グアテマラでは、マヤ系の先住民が国民の半数近くを占めながらも、役所や病院といった公的な場所では、スペイン語しか通じず、人種差別が根強く残っている。監督自身、幼少期を、マヤ高地で過ごし、マヤとメスティソ(インディオと白人の混血)との差別を目にしてきたという。マリアたち家族は、言葉が通じないために、予期せぬ問題にぶつかることになるが、そんな運命をも受け入れ、前を向いて生きていこうとする姿に勇気づけられる。
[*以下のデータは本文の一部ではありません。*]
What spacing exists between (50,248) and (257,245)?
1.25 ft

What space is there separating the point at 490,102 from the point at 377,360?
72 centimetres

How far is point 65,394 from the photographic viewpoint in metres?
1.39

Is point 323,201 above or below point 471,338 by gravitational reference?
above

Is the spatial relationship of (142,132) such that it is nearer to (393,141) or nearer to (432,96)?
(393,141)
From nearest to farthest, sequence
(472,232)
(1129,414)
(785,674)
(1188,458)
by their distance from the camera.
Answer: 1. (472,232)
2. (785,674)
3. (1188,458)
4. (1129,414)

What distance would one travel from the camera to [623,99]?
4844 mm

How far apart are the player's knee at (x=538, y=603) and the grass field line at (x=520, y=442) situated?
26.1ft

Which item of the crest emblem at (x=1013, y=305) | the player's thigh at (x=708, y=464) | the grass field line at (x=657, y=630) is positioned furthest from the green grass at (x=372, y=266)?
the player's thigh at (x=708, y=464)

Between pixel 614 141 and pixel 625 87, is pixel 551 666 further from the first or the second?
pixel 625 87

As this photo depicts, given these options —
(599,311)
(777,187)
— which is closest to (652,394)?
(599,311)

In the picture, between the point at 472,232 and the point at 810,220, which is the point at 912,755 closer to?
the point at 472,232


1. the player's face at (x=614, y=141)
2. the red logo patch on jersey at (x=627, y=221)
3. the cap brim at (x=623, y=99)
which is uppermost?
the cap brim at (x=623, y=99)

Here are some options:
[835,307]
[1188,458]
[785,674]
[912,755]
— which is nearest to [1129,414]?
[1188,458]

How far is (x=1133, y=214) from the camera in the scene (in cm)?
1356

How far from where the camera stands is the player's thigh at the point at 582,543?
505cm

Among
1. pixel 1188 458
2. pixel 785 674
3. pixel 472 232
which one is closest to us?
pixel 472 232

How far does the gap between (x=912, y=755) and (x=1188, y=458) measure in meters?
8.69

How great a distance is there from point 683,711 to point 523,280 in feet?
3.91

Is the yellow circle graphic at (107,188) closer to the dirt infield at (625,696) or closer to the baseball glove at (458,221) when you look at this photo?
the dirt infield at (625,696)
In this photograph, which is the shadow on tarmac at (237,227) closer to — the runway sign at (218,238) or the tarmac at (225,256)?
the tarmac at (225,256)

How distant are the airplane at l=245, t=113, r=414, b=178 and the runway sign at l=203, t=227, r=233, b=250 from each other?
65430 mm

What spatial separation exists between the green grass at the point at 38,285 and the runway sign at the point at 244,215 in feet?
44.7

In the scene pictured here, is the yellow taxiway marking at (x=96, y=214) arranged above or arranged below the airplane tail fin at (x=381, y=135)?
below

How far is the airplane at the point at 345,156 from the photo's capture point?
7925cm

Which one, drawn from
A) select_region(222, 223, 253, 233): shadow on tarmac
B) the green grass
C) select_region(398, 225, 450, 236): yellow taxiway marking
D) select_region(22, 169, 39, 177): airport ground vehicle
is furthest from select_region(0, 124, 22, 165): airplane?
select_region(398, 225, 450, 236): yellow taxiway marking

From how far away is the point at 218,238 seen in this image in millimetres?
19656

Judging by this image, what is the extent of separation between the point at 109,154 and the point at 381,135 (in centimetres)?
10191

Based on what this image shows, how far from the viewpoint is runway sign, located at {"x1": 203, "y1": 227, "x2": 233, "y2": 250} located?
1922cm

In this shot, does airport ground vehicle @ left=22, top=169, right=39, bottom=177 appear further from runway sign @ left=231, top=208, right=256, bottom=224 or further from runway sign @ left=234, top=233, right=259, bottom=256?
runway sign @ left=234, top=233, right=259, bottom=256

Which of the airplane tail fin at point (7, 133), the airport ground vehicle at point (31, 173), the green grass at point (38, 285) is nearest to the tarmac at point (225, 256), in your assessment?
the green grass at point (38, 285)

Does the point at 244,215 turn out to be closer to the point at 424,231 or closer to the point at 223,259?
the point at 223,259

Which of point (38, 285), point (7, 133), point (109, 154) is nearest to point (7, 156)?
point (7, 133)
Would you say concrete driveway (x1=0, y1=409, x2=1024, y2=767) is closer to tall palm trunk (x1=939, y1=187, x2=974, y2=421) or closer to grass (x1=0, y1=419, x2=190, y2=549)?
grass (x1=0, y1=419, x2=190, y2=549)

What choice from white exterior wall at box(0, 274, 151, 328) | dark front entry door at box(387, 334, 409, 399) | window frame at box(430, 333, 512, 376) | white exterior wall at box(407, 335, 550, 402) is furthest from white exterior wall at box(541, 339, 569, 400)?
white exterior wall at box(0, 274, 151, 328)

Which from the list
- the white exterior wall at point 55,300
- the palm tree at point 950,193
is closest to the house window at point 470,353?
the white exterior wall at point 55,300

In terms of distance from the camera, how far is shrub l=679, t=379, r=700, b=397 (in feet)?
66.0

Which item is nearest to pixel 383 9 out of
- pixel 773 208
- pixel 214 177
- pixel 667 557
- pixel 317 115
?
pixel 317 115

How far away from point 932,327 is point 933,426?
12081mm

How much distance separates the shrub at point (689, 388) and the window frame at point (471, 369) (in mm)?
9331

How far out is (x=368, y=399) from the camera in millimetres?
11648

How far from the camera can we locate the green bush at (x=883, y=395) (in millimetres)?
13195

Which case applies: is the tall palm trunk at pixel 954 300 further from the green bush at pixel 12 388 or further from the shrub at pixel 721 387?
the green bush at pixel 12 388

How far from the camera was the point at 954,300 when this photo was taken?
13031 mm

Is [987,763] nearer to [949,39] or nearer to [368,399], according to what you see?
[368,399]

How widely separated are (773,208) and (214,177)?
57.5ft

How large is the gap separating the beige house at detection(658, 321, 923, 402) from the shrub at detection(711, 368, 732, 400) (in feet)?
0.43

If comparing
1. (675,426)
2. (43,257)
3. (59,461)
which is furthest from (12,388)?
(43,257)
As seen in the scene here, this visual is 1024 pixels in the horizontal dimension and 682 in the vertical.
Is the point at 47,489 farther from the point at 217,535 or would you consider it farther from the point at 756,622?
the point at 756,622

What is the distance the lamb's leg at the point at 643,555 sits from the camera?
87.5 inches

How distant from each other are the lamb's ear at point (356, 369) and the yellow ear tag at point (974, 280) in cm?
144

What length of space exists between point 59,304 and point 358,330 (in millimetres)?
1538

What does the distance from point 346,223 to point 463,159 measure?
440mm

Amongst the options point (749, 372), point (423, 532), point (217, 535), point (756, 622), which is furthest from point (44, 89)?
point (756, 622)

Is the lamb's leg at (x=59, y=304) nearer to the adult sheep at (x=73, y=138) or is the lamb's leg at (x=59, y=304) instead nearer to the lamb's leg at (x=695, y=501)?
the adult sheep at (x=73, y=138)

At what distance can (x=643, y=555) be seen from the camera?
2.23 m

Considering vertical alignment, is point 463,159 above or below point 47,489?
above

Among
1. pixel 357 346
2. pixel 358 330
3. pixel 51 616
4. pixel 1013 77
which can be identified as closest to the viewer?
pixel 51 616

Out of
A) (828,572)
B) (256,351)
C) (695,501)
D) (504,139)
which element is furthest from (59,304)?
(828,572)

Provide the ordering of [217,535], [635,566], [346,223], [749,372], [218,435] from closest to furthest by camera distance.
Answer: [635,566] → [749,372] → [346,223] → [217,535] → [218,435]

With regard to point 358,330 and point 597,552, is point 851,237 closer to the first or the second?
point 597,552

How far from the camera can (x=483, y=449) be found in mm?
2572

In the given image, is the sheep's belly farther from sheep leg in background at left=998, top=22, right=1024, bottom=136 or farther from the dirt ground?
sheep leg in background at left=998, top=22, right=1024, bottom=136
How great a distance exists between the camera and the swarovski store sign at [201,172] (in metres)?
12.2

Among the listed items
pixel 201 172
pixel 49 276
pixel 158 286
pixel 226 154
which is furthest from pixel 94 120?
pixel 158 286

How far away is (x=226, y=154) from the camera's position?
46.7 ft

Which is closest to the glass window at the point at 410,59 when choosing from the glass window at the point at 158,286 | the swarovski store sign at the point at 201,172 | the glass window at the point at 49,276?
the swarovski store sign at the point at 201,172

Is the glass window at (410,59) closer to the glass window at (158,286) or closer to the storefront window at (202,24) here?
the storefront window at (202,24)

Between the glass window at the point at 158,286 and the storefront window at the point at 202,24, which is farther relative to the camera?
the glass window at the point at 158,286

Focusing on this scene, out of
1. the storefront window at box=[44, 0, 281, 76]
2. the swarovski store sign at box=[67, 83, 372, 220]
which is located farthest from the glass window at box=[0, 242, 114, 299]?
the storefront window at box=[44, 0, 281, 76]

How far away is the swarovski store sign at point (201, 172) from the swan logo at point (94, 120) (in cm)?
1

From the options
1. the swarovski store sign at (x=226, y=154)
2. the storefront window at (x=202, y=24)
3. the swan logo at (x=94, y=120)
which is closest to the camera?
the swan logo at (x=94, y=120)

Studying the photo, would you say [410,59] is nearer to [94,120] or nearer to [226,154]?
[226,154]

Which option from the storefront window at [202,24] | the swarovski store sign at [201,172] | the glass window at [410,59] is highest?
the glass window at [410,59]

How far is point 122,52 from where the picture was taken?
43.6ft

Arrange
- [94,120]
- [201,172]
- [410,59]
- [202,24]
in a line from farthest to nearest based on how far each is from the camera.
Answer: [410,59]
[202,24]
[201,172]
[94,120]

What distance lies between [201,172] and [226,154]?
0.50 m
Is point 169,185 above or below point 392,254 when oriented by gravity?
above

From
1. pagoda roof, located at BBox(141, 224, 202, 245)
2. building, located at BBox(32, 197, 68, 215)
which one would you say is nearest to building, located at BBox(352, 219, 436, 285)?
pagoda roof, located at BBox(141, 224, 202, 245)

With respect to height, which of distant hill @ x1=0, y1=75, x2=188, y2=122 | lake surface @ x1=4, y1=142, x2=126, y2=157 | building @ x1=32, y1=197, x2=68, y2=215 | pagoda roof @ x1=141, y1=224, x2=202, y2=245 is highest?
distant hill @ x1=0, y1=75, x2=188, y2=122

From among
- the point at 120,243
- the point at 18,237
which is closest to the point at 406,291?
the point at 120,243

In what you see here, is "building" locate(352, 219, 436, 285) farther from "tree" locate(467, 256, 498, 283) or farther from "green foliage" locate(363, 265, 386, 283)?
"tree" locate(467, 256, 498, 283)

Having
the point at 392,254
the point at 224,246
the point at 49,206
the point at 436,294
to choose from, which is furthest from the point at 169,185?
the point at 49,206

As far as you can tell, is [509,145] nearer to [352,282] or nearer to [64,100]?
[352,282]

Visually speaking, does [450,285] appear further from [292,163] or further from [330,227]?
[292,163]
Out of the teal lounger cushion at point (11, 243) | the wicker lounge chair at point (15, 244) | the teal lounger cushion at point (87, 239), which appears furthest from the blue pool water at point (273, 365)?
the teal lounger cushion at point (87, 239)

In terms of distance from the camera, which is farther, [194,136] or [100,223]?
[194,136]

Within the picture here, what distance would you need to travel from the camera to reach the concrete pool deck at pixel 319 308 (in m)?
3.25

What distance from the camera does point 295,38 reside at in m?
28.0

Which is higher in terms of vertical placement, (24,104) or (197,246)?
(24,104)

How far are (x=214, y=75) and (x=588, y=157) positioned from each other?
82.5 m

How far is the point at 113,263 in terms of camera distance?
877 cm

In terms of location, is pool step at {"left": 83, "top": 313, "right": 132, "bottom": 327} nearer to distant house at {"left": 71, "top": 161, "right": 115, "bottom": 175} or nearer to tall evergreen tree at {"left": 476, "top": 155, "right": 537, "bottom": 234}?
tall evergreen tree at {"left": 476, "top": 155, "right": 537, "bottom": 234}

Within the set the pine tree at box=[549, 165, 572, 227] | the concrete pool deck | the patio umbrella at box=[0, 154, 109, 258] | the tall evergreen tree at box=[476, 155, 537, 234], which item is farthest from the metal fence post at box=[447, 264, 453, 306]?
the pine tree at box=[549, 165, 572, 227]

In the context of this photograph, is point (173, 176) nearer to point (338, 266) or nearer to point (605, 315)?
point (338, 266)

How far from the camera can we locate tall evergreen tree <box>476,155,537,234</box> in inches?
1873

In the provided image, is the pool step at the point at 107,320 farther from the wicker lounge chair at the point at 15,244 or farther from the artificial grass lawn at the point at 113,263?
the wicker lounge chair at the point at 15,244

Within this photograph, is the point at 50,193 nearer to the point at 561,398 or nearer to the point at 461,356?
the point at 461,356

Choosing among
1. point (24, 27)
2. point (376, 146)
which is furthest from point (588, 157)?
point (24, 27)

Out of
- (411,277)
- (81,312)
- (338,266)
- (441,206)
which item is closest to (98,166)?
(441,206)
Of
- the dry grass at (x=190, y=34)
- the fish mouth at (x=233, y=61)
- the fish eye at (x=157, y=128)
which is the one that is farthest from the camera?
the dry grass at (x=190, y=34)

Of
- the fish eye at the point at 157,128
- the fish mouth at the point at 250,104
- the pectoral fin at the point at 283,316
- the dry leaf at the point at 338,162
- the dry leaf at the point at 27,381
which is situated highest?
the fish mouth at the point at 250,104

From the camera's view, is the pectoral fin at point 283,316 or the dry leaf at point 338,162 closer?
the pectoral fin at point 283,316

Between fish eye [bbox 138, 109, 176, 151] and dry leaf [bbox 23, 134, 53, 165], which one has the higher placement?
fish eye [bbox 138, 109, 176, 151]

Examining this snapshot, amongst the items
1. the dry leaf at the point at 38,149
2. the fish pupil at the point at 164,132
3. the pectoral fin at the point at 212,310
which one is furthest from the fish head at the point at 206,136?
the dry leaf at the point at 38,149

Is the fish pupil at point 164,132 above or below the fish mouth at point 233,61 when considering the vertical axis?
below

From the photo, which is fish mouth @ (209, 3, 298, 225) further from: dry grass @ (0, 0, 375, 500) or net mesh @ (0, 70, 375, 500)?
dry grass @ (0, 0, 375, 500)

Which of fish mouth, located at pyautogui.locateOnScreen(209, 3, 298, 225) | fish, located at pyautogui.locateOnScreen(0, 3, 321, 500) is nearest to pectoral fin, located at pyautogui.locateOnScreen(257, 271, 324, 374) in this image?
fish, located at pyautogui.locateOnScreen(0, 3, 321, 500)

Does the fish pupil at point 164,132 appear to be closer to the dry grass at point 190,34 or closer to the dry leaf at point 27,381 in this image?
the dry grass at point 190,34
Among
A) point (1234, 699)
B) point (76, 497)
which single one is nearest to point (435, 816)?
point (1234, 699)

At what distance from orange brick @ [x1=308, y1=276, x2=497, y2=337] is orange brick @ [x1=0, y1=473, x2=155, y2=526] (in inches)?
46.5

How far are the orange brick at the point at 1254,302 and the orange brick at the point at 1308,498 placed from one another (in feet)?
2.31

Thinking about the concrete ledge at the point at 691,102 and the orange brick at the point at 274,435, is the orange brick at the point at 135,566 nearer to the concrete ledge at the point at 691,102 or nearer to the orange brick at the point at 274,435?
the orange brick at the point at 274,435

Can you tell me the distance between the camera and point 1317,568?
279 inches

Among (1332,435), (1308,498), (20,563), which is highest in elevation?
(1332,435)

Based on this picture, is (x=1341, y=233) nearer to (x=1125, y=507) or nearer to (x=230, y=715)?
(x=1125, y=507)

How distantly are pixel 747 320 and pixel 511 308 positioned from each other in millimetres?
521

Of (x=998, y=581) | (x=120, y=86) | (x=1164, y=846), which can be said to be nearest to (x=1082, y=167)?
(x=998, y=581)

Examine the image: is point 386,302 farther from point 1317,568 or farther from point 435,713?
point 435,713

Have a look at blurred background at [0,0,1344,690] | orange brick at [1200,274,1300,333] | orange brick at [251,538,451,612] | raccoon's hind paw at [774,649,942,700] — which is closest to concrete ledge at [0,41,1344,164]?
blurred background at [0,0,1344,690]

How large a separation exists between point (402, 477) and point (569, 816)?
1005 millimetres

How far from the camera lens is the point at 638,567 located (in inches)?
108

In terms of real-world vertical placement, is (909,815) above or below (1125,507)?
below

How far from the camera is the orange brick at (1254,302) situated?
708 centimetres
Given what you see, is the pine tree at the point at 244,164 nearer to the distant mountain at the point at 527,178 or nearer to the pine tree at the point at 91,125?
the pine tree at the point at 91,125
縁談がうまくいかなければ、農園を出ていかなければならない。それでも、愚痴を言わず、マリアをあたたかく守りいたわる母親の、おおらかな包容力に圧倒される。風呂場で、娘の体を洗い流す母親とのシーンでの、光と闇とが溶け合ったような深みのある映像の美しいこと。母と娘の強い絆が映画の柱の一つとなり、母の存在は、大地の象徴のようでもある。マリアもまた、胎児の「命」を感じることで、自身を確立していく。映画の冒頭と最後に、母に髪飾りをつけてもらうマリアの顔が映し出されるが、その表情はきっと違ってみえるにちがいない。
本作では、出演者のほとんどが演技経験がなく、現地で生活している人々。監督はワークショップを通じて脚本を書き上げ、水も電気もない火山地帯で撮影を進めた。伝統的な儀式や、日常に溶け込んだ習慣など、大地と風と水と深く結びついた生活のありようが丁寧に描かれ、まるでドキュメンタリーを観ているようで、興味深い。神秘的な自然の中で、幾つもの悲しみを乗り越え、強く生き抜く母娘の姿を観てほしい。